そりゃ、おっかなびっくりボトルを傾けて大笑いされていた頃に比べれば少しは良くなっているだろう。嫌味かとも思ったのに(だって、彼はよく含みのある物言いをするし)、学園長があんまりにも優しく、ふっくら笑っているものだから、スッカリ毒気も抜かれてしまった。
冷静になってみれば、大部分が仮面に隠された彼の頬や、きっちり着込んだその服の隙間からほんのわずかだけ覗く肌は軒並み血色(ちいろ)のピンクでいる。それに気づいてしまったから、もう、どうしようもなくそわそわとして、腹の上底が焼かれたみたいにあつくて、ちょっぴり結露に濡れたボトルを取り落とさないようにするので精一杯になってしまった。ソファの軋む音がやけに耳へこびり付く。
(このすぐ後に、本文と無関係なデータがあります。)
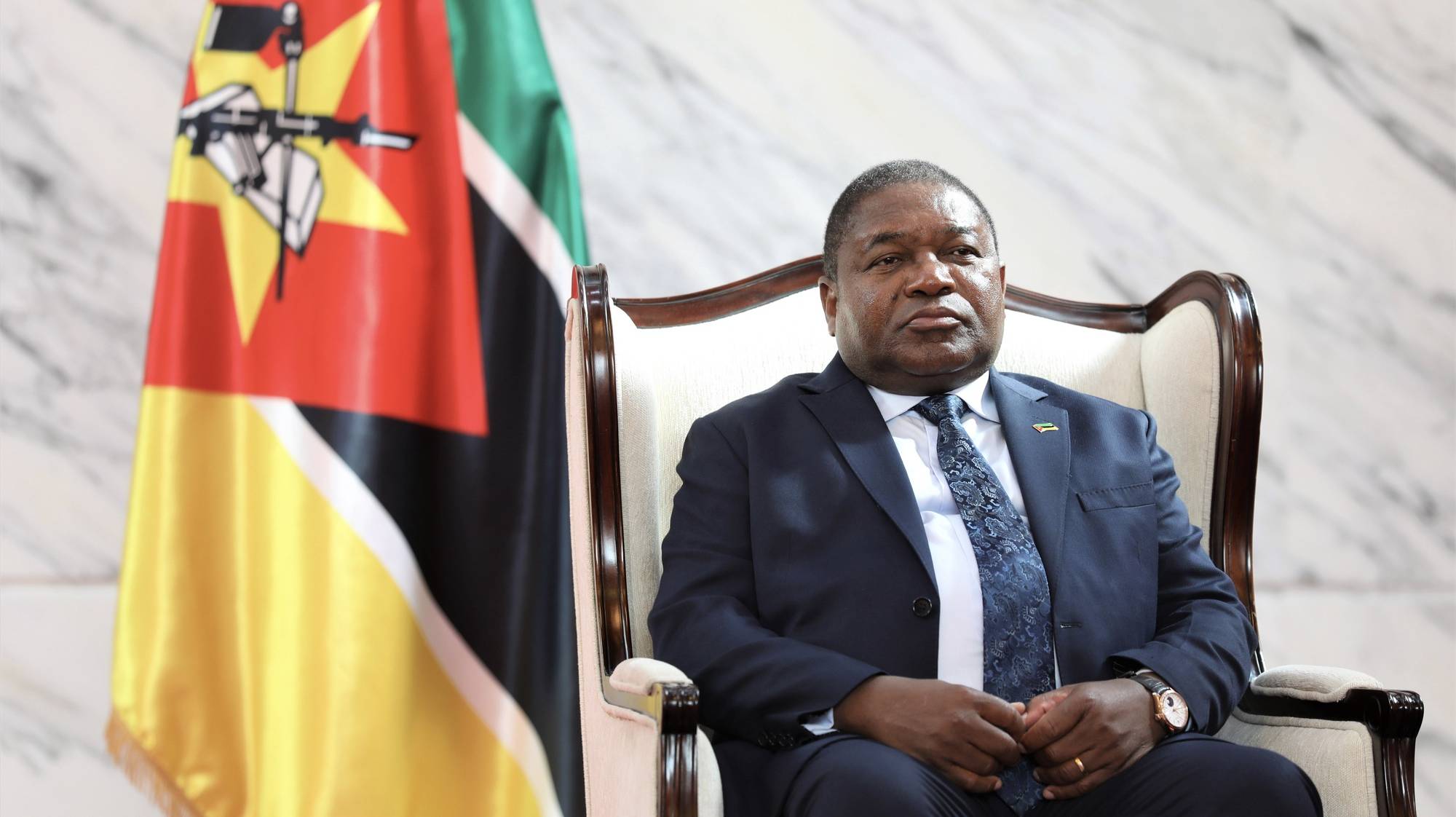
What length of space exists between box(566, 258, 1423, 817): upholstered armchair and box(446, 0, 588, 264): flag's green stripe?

あたたかな光を反射した仮面は濡羽色を一層濃くして、蓄音機からささやかに吐き出されるピアノが形を持って、足元から動きを絡め取っていくような錯覚さえ覚えた。
たがのたった一つだけ外れた、かわいいひとが笑っている。
視界の端で、ちいさな水溜まりがこの理性を侵略している。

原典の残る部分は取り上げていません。